■ Text segment
One thing is for certain: the ongoing COVID-19 pandemic in Europe is severe and spreads economic uncertainty. Policymakers and economists alike have understood the threat to the economic system and have worked collaboratively on appropriate strategies and policy measures to counteract the downturn. Many opinion pieces and policy recommendations have emerged to support the decision-making process of policymakers. These works span (among others) the field of monetary policy (Lane 2020), fiscal policy (Bénassy-Quéré et al. 2020), as well as their coordination (Barewell et al. 2020).
Our study continues along these lines and aims to contribute on the empirical side of the economic policy debate. A prerequisite for a successful and elaborate economic policy reaction is, and remains, a solid data basis. Our analysis helps support an understanding of what is currently going on in the economy by focusing on financial market participants’ expectations of the pandemic’s economic consequences. As the effectiveness of economic policies hinges crucially on expectations, our exercise is a necessary first step in the evaluation of policy measures.
To identify financial market participants’ expectations, we follow the method of McCulloch (1971, 1975), which was recently applied by Bayer et al. (2019), and estimate (non-parametrically) yield curves for a large sample of non-financial corporate bonds. We use data for bonds of different maturities found in France, Germany, Italy and Spain, between 01 January 2020 and 27 March 2020. This approach allows us to create a differentiated perspective on the topic. First, we can illustrate how financial market participants’ expectations towards the pandemic differ in the short- and long-run. Second, we can carry out an event study and relate the evolution of the yield curves during the pandemic to the most important monetary and fiscal policy measures taken implemented at the European and national level so far.
It is clear by now that COVID-19 is going to have long-lasting negative consequences on the economy. Policymakers must apply their measures optimally to counteract the downturn. They must ensure that their decisions are well-informed and based on thoroughly conducted empirical evaluations. The results of our study can provide useful clarity, putting the quickly prepared monetary and fiscal policy measures (taken in Europe between February and March 2020) in context, helping to draw lessons for the next decisions to come. In light of our findings, we propose that (i) the policy interventions undertaken so far seem to be going in the right direction, but do not yet suffice, and (ii) that this is especially true of the fiscal policy measures, which have to be larger in size. Finally, (iii) monetary and fiscal policy responses have to be coordinated on the European level, in order to be effective.
Financial market participants expect long-lasting negative economic consequences of COVID-19
As shown in Figure 1, non-financial corporations in each of four studied countries experienced a sudden and extreme increase in financial risk from the beginning of March 2020. This is particularly clear on 9 March 2020 (shown by the black vertical line in Figure 1), which coincides with the global stock market crash, the start of the lockdown in Italy (caused by the arrival of the COVID-19 pandemic in Europe), and accelerating yield increases. The impact is most noticeable in Italy, where the five-year yields almost tripled over the following days. Moreover, the pandemic seems to influence all maturities, especially in the long run. Since mid-March, the five-year maturities in all of the listed countries increased drastically, meaning that the pandemic’s negative economic consequences are currently still expected to be long lasting.
Figure 1 Yield curves of euro-area non-financial corporations with stock market crash and Italian lockdown on 9 March 2020 (black vertical line)

■ Given records
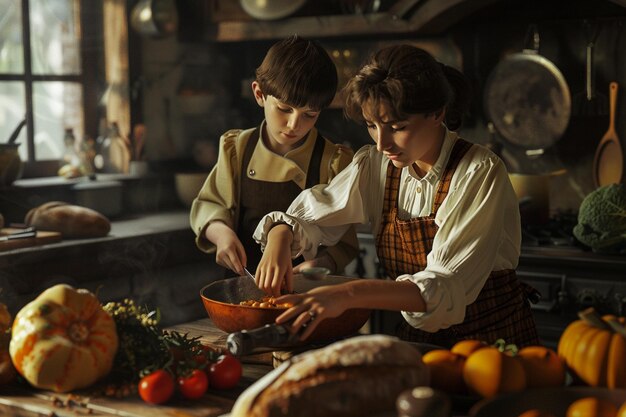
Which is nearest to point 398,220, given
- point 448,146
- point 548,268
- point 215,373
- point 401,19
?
point 448,146

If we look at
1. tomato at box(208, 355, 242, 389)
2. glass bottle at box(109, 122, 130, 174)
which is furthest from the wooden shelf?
tomato at box(208, 355, 242, 389)

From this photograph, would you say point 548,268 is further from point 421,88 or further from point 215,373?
point 215,373

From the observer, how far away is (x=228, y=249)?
2.10 m

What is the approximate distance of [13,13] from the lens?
150 inches

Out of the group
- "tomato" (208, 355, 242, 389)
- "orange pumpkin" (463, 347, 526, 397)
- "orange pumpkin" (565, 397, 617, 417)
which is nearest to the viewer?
"orange pumpkin" (565, 397, 617, 417)

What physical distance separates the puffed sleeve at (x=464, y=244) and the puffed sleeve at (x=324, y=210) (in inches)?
10.0

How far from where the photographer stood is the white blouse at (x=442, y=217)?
5.62 ft

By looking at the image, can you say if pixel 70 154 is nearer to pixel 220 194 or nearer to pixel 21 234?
pixel 21 234

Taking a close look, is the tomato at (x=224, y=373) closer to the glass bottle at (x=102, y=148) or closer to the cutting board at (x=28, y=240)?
the cutting board at (x=28, y=240)

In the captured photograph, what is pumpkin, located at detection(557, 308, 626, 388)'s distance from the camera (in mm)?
1366

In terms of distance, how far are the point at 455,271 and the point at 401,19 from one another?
211 cm

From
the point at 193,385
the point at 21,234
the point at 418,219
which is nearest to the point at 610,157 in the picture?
the point at 418,219

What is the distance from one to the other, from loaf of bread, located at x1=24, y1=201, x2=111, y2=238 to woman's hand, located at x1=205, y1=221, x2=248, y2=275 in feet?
4.53

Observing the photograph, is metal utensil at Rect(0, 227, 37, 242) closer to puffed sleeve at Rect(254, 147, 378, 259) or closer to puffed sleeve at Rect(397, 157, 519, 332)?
puffed sleeve at Rect(254, 147, 378, 259)
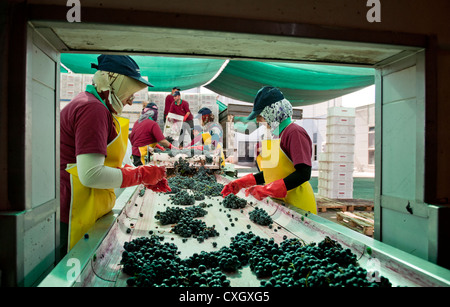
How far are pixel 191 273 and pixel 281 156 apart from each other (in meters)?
1.56

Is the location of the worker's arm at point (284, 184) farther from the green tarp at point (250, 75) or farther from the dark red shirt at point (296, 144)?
the green tarp at point (250, 75)

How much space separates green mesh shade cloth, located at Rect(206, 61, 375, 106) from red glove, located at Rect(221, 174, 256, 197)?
4926 millimetres

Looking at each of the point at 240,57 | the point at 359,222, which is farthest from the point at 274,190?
the point at 359,222

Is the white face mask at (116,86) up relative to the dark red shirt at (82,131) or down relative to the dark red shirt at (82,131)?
up

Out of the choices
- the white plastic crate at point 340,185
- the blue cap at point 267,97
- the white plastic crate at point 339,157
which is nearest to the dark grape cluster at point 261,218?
the blue cap at point 267,97

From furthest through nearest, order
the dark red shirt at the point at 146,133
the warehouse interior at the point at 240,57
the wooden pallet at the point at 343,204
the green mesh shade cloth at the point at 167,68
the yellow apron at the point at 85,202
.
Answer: the green mesh shade cloth at the point at 167,68 < the wooden pallet at the point at 343,204 < the dark red shirt at the point at 146,133 < the yellow apron at the point at 85,202 < the warehouse interior at the point at 240,57

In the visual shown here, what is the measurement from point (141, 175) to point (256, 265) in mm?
997

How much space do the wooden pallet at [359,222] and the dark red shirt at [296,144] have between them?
2892 millimetres

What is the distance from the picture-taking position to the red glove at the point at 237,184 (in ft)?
8.30

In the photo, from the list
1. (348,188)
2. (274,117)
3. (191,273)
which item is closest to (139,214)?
(191,273)

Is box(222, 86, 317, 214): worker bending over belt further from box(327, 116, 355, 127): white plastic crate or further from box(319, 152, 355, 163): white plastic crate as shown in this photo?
box(327, 116, 355, 127): white plastic crate

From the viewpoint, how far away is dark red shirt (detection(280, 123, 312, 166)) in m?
2.31

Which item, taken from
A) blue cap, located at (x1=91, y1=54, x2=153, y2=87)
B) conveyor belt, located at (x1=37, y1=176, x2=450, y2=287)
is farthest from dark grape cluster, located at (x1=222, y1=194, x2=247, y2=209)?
blue cap, located at (x1=91, y1=54, x2=153, y2=87)

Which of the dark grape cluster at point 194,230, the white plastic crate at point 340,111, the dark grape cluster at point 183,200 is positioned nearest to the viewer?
the dark grape cluster at point 194,230
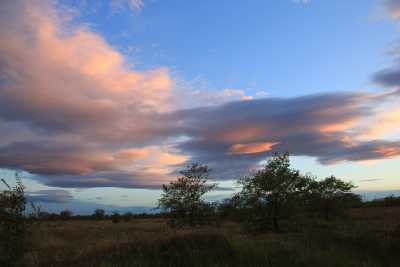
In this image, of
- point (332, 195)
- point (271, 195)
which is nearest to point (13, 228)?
point (271, 195)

■ Questions on the material
- A) In the text on COVID-19 and corporate bond yields, why does the study describe its analysis as a necessary first step in evaluating policy measures?
- B) Rewrite the part of the text on COVID-19 and corporate bond yields that begins at the words "To identify financial" and stops after "level so far.", with "differentiated" changed to "nuanced".

■ Solutions per task
- A) The study focuses on financial market participants' expectations of the pandemic's economic consequences. The effectiveness of economic policies depends crucially on expectations, so understanding those expectations comes first in evaluating policy measures.

- B)
To identify financial market participants’ expectations, we follow the method of McCulloch (1971, 1975), which was recently applied by Bayer et al. (2019), and estimate (non-parametrically) yield curves for a large sample of non-financial corporate bonds. We use data for bonds of different maturities found in France, Germany, Italy and Spain, between 01 January 2020 and 27 March 2020. This approach allows us to create a nuanced perspective on the topic. First, we can illustrate how financial market participants’ expectations towards the pandemic differ in the short- and long-run. Second, we can carry out an event study and relate the evolution of the yield curves during the pandemic to the most important monetary and fiscal policy measures taken implemented at the European and national level so far.